1987 is also when I got a Nintendo for Christmas. And 1989 is when I got Tecmo Bowl. And then I didn’t have to pretend anymore.

Tecmo Bowl didn’t have a full NFL license because no one knew what that meant yet, but it did have 12 popular teams with the right colors and the right names – the first game to use real names. In 1989, the Bears were still a pretty good team, with a lousy offense but a strong defense headed up by players I had watched and pretended to play with. They weren’t quite as good as New York, with Lawrence Taylor and his automatic blocked extra point, but Mike Singletary and Dave Duerson were really good and it was the team I rooted for. So, I played as Chicago, and I started telling my friends that Dave Duerson was faster than Ronnie Lott (he might have been!) and only second to Lawrence Taylor. And then my friends would come over and I would beat them with the Bears because my defense was excellent. And there was no more reason to play pretend in the backyard, because I had this Nintendo and it extended my imagination pretty damn well.

I grew older and I shook off the Chicago loyalty and started picking up local teams. I also continued to move around – San Antonio, Cleveland, and then on to adulthood. In my parents’ home, there is still a photo up of me, wearing my Bears Halloween costume, celebrating a touchdown like I had seen on Sunday.

In February 2011, Dave Duerson killed himself by a self-inflicted bullet to the chest. He was 50. He asked for his brain to be donated to research in his note to his wife and his son.

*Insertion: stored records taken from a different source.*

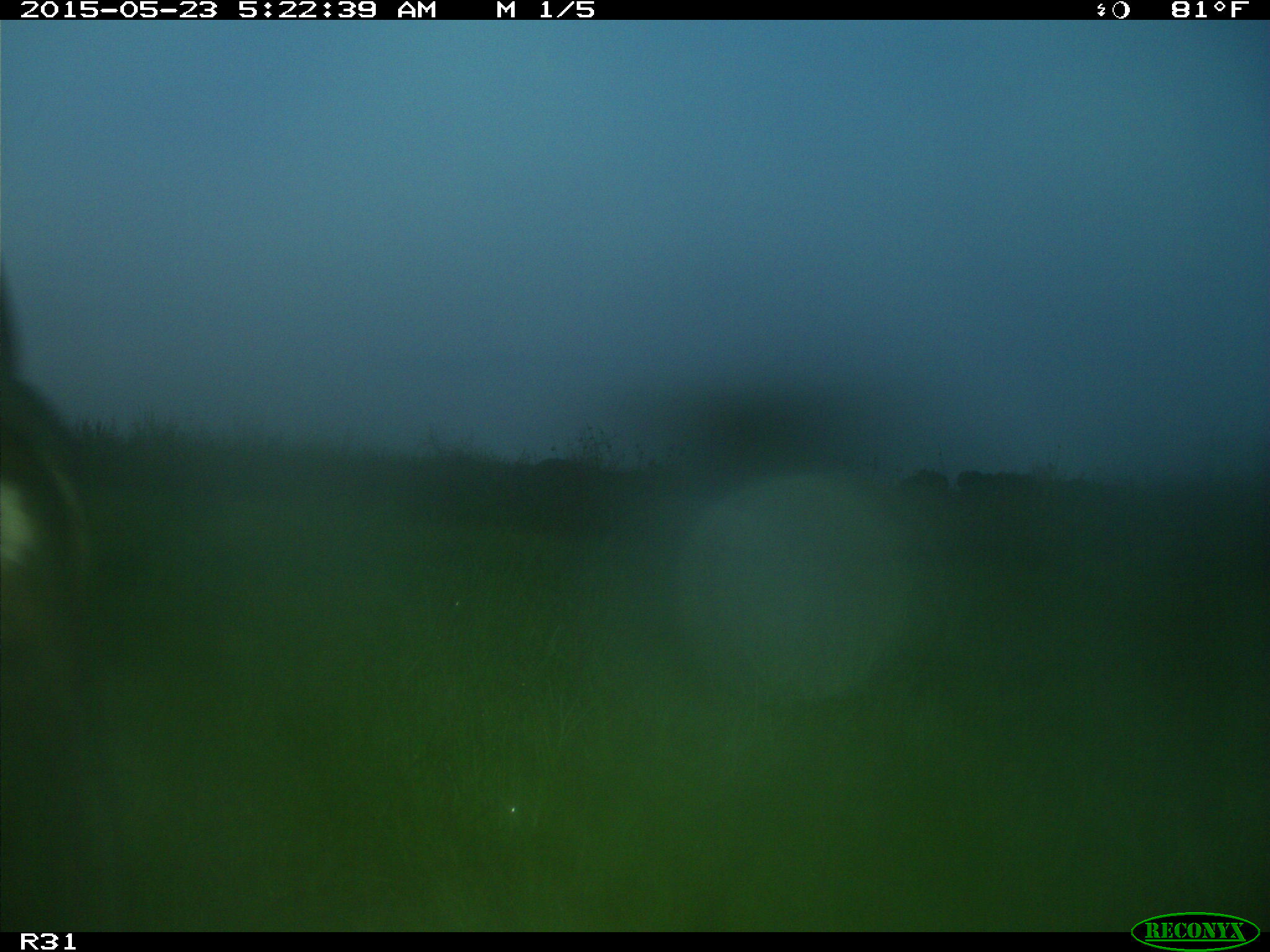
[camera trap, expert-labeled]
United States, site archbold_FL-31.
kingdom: Animalia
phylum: Chordata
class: Mammalia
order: Artiodactyla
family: Bovidae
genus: Bos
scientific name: Bos taurus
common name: domestic cow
Bos taurus (domestic cow).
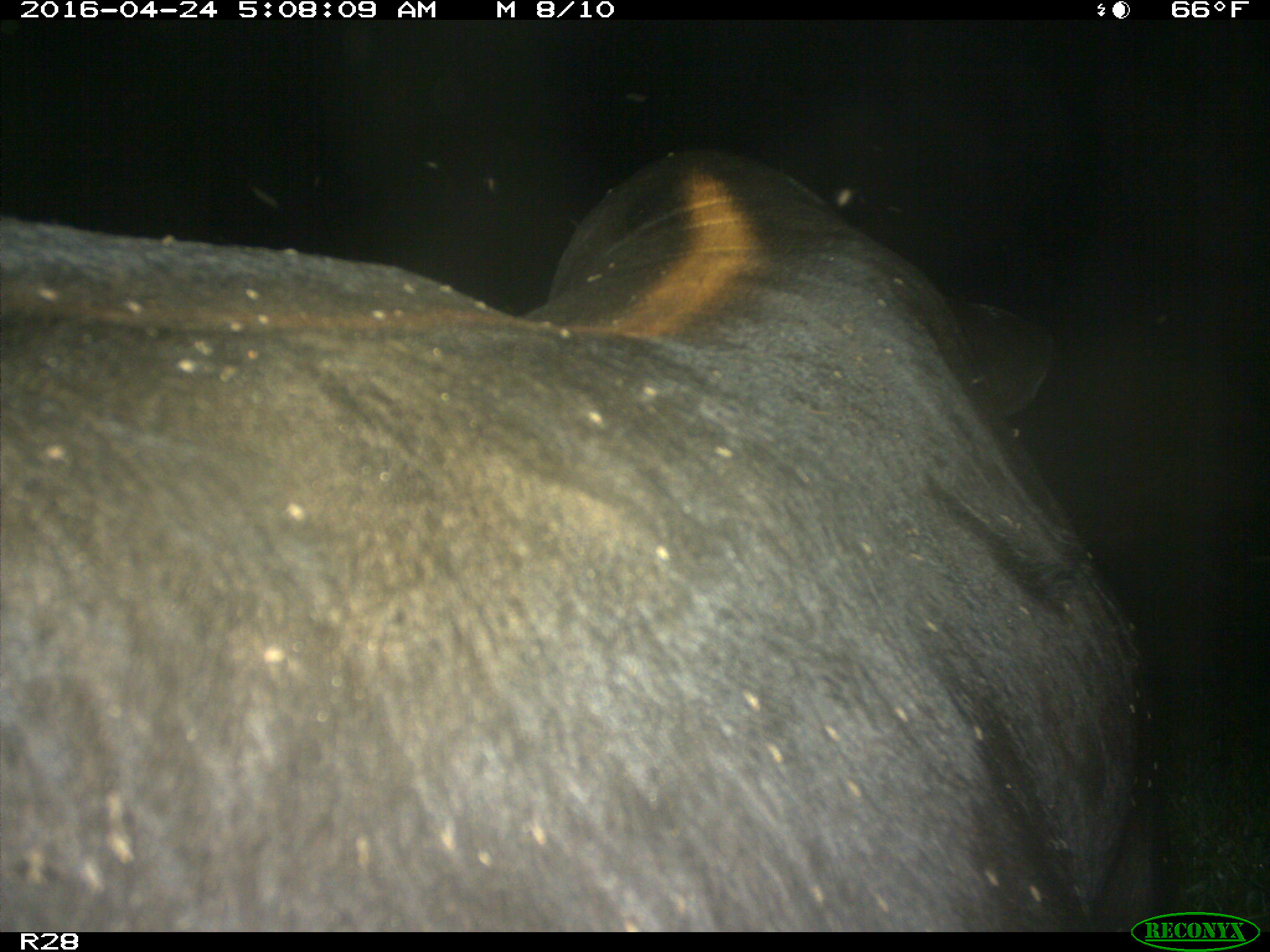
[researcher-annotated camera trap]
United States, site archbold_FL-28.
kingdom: Animalia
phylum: Chordata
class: Mammalia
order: Artiodactyla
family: Suidae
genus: Sus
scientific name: Sus scrofa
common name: wild boar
Sus scrofa (wild boar).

In order to play in the NFL, you have to make a high school team, which already is competitive. Then you have to make a college team, and then you have to be one of the 224 people drafted into the NFL (out of 110+ teams times 70+ players, and that only includes Division 1). To be clear, if you make the NFL, you have to care about football in a way few of us care about anything other than ourselves.

Dave Duerson looked at his love of football, his love for his family, his deteriorating mental state, and he had enough self-awareness to put a gun to his chest instead of his brain.

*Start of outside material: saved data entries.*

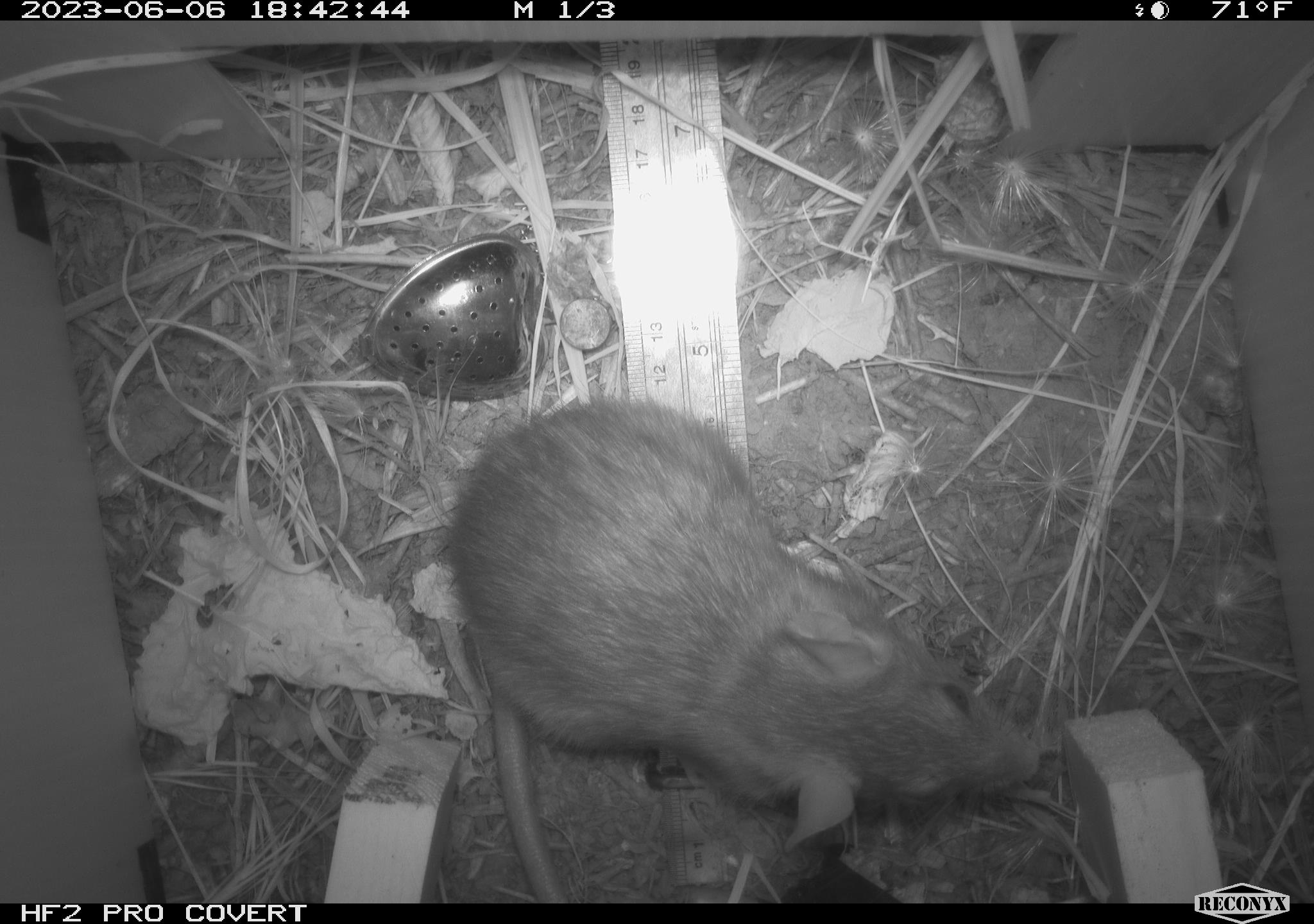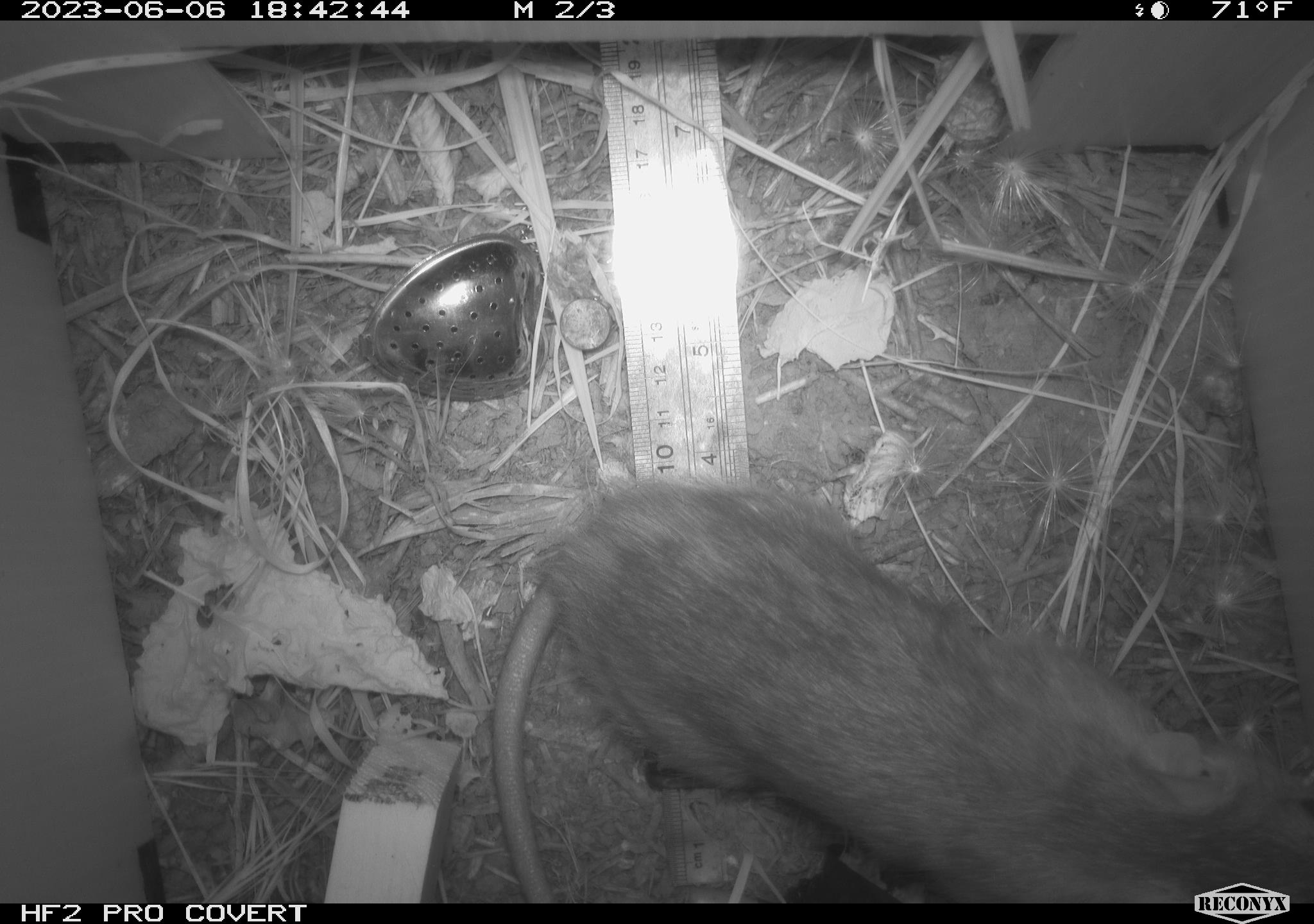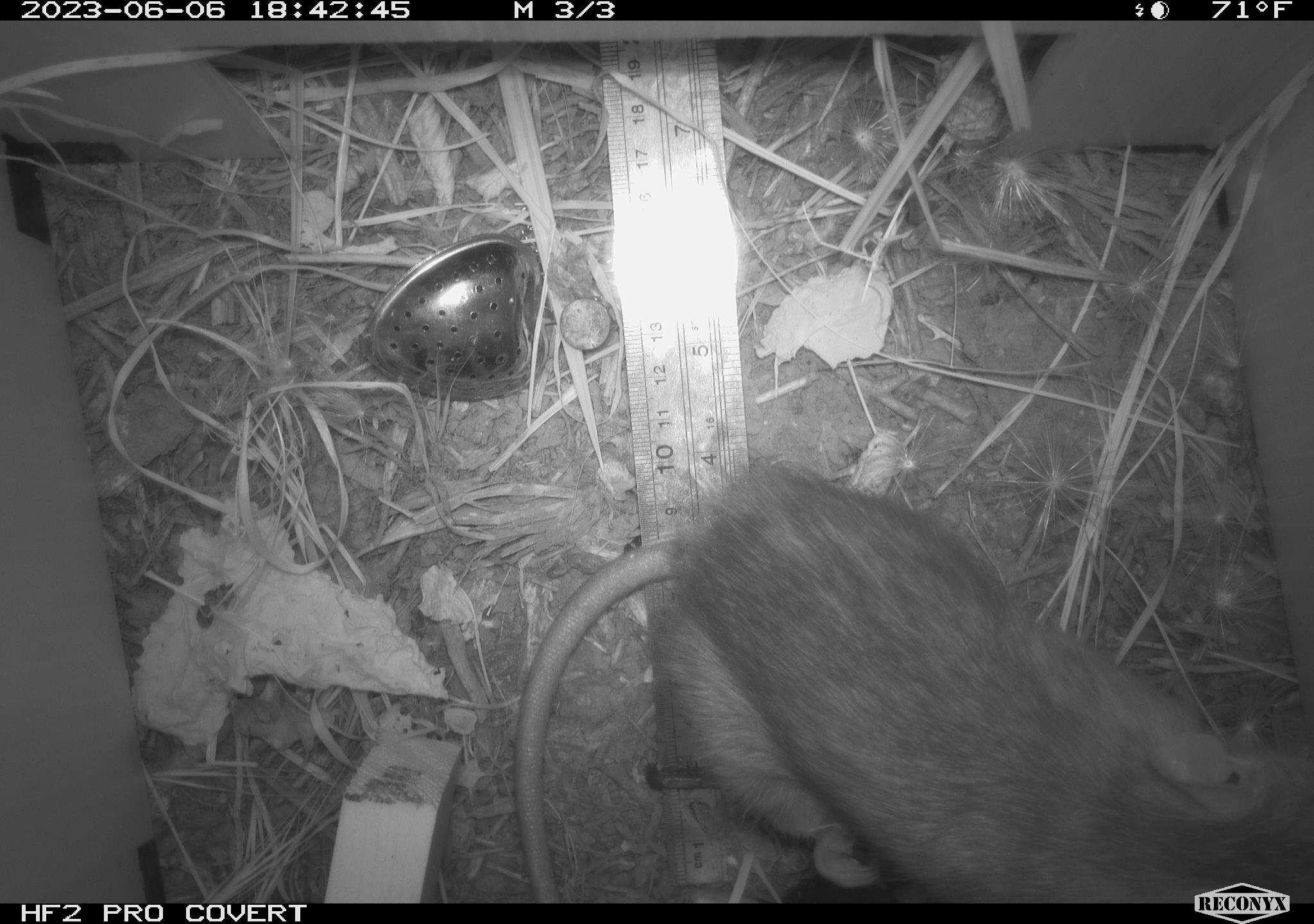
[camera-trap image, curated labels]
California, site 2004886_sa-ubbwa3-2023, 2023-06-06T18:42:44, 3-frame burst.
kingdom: Animalia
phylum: Chordata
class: Mammalia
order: Rodentia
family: Muridae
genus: Rattus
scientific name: Rattus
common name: rat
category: rattus species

Football, and the NFL in particular, has a number of problems, but they are problems shared with all kinds of large organizations – low accountability, protecting immoral actors, caring about revenue above all else. When suicide is a better option than living with the effects of playing the game, then we have created a modern day gladiator, and each of us individually should reconsider spending time, money, brain space, and breath on the NFL.

In the 3 years since Dave Duerson shot himself, the NFL has done a little to address head trauma in its sport, but it seems pretty plain to me that there is no room to truly address head trauma in the NFL. It would be like addressing the hitting of baseballs with bats in MLB — head trauma is almost the core of the sport itself. I have also done shamefully little to relieve myself of the NFL, because as Josh pointed out, NFL football is packaged into easily consumed bites — not that many games, mostly on Sundays, a manageable number of teams — that makes it simple to put on in the background or watch while also being a dad. The Red Zone Channel, Sunday Ticket, and fantasy sports have only increased how consumable the NFL is, so escaping it is increasingly difficult.

However, in a world where players choose to kill themselves because they know their brains aren’t quite right, where the league gives the weakest punishments for the most heinous crimes — why am I still watching? Why are any of us? CBS sitcoms exist, Jerry Bruckheimer exists, The Bachelor exists — simple, mindless entertainment is not a good enough reason. Once we recognize that, it becomes easier to imagine the end of football.